▶ _EXERCISE SET_:
1 > In the passage on the 2019 award winners, reproduce the words verbatim, starting at "The program has been" and stopping after "to family violence.".
2 > Continue the passage on the 2019 award winners from the point where it ends.

─── PASSAGE PROVIDED

On 26 November 2019, 13 projects were recognised at an award ceremony at Parliament House in Canberra.
Community winners
Gold award winners
Women of Worth, Northern Territory
Women of Worth is a voluntary program that supports women integrating back into Northern Territory communities on release from prison. It provides support six months pre-release and 12 months post-release to women involved in the justice system, predominantly Aboriginal and Torres Strait Islander women. The program aims to empower women involved in the justice system to implement positive lifestyle changes. Women of Worth focuses on providing clients with strength-based case management support, learning opportunities to develop skills and capacity to reduce reoffending as well as practical assistance to re-engage with the community.
Since its inception in August 2015, the Women of Worth program has:
- supported 120 clients;
- provided 1,664 hours of individual case management;
- delivered education sessions to 107 women in Darwin Correctional Centre; and
- provided $16,192 worth of client brokerage to clients.
Women of Worth has more than halved recidivism rates for program participants. Correctional data show more than three-quarters of clients have successfully remained in the community after release from prison. The program has used evidence to shape a strength-based, client focused, inclusive and trauma-informed approach. It is flexible and responsive to the needs of its unique cohort of clients.
R4Respect, Queensland
R4Respect is a unique youth-led violence prevention program in which young people challenge violence-supportive attitudes and promote respectful relationships among their peers. The aim is to prevent antisocial behaviour and violence, including violence in personal or intimate relationships. R4Respect features four pillars in which young people are program leaders and the agents of change:
- a unique peer-to-peer educational model;
- a social media strategy;
- community awareness activities; and
- law reform and advocacy.
The program members are young people from diverse cultural backgrounds and identities, aged 17 to 24 years.
R4Respect has reached over 2,000 young people online and over 5,000 face to face, spreading positive messages about respect and what crosses the line into harm. Its use of peer-to-peer education on respectful relationships is innovative and effective. An independent evaluation found it had a very positive impact on young people’s attitudes towards respect in relationships and gender equality.
Encounter Youth Hindley Street Program, South Australia
The Hindley Street Program responds weekly to the complex issues of alcohol-fuelled violence, drug offences, sexual assault, antisocial behaviour and community safety concerns among young people in the night-time entertainment district in Hindley Street, Adelaide. This program uses evidence-based situational and social crime prevention theories to reduce and prevent crime. Trained Encounter Youth volunteers patrol Hindley Street in teams of four every Saturday night between 11 pm and 5 am, providing responsible supervision on a peer-level to young people. Volunteers assess, refer, support and report patrons in their moment of need or vulnerability.
The program is targeted at 18 to 24 year olds who are at risk of being victims or perpetrators of violent or non-violent crime. It provides a zone of safety and support, with practical assistance to keep people safe at a time when they are vulnerable to becoming victims or perpetrators of crime. Among its various forms of support, the program provides an important service to isolated and intoxicated patrons who have become separated from friends and are at particular risk of becoming victims.
The program has been running for more than eight years and has demonstrated its success through independent evaluation. Police, the ambulance service and the city council also attest to its role in preventing alcohol-related physical and sexual assault.
Safe at Home Program, Tasmania
Safe at Home is Tasmania’s integrated criminal justice response to family violence, underpinned by the state’s Family Violence Act (2004). It involves a range of services working together to address the safety needs of victims and children, and hold perpetrators accountable. It uses a pro-arrest, pro-prosecution policy to address family violence, complemented by a human services approach to support recovery and change. Safe at Home was implemented in 2004, making Tasmania one of the first jurisdictions in Australia to develop an integrated whole-of-government response to family violence.

──────
─── DATA UNDER STUDY

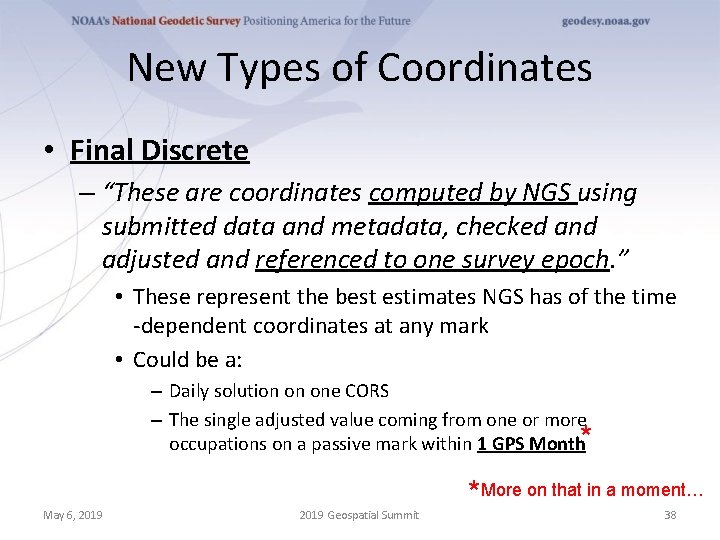 NOAA's National Geodetic Survey Positioning America for the Future geodesy.noaa.gov

New Types of Coordinates

• Final Discrete

– "These are coordinates computed by NGS using submitted data and metadata, checked and adjusted and referenced to one survey epoch."

• These represent the best estimates NGS has of the time -dependent coordinates at any mark

• Could be a:

– Daily solution on one CORS

– The single adjusted value coming from one or more occupations on a passive mark within 1 GPS Month*

*More on that in a moment…

May 6, 2019 2019 Geospatial Summit 38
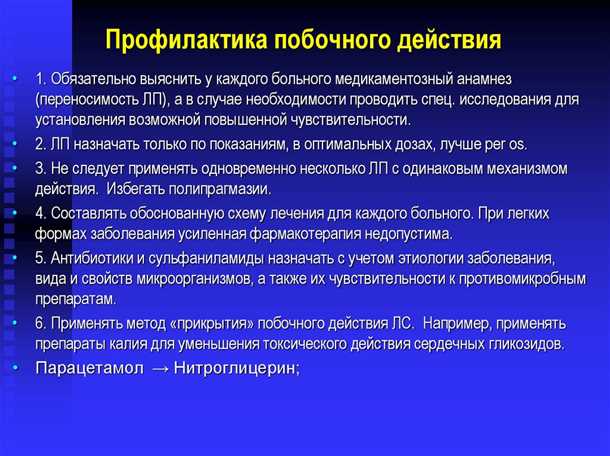 Профилактика побочного действия

• 1. Обязательно выяснить у каждого больного медикаментозный анамнез (переносимость ЛП), а в случае необходимости проводить спец. исследования для установления возможной повышенной чувствительности.

• 2. ЛП назначать только по показаниям, в оптимальных дозах, лучше per os.

• 3. Не следует применять одновременно несколько ЛП с одинаковым механизмом действия. Избегать полипрагмазии.

• 4. Составлять обоснованную схему лечения для каждого больного. При легких формах заболевания усиленная фармакотерапия недопустима.

• 5. Антибиотики и сульфаниламиды назначать с учетом этиологии заболевания, вида и свойств микроорганизмов, а также их чувствительности к противомикробным препаратам.

• 6. Применять метод «прикрытия» побочного действия ЛС. Например, применять препараты калия для уменьшения токсического действия сердечных гликозидов.

• Парацетамол → Нитроглицерин;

──────

▶ _RESPONSES IN ORDER_:
1 >
The program has been running for more than eight years and has demonstrated its success through independent evaluation. Police, the ambulance service and the city council also attest to its role in preventing alcohol-related physical and sexual assault.
Safe at Home Program, Tasmania
Safe at Home is Tasmania’s integrated criminal justice response to family violence, underpinned by the state’s Family Violence Act (2004). It involves a range of services working together to address the safety needs of victims and children, and hold perpetrators accountable. It uses a pro-arrest, pro-prosecution policy to address family violence, complemented by a human services approach to support recovery and change. Safe at Home was implemented in 2004, making Tasmania one of the first jurisdictions in Australia to develop an integrated whole-of-government response to family violence.

2 >
The objectives of Safe at Home are to improve the safety and security of adult and child victims of family violence in the short and long term. It aims to ensure that offenders are held accountable for family violence as a crime, to change their offending behaviour, to reduce the incidence and severity of family violence in the longer term, and to minimise the negative impacts of contact with the criminal justice system on adult and child victims.
Reviews of Safe at Home have shown its effectiveness in improving safety for victims of family violence, increasing public awareness and legal recognition of family violence as a crime, improving police responses to violence and facilitating information sharing between different agencies to manage risk and safety.
Silver award winner
Building Social Capital Hubs, Queensland
The Building Social Capital Hubs project is a unique partnership between the local council and the Logan and Beenleigh offices of Queensland Corrective Services Probation and Parole. It takes a developmental crime prevention approach, focused on reducing reoffending among Probation and Parole clients. The project commenced in June 2017 and is delivered in an expo-style format in community settings, bringing together a range of pro-social support services including employment, financial and health services to assist attendees.
The well-attended hubs are a one stop shop, bringing the support services available in Logan to the individuals most in need. The long-term goal of this project is to reduce the likelihood of at-risk individuals engaging in violence or crime by addressing underlying factors that influence their decision to offend. Stable housing, health, education and employment have been identified as protective factors that decrease the likelihood of a person engaging in crime or being a victim of crime.
Bronze award winners
Doors Wide Open Inc, Western Australia
Doors Wide Open is an established community-based centre that provides support, advocacy and information to methamphetamine and other drug users and their family and friends. Doors Wide Open has significant experience in mentoring drug users at risk of being incarcerated. The centre has created positive connections with the Bunbury Regional Prison, resulting in increasing numbers of former prisoners visiting the centre upon release and thereafter.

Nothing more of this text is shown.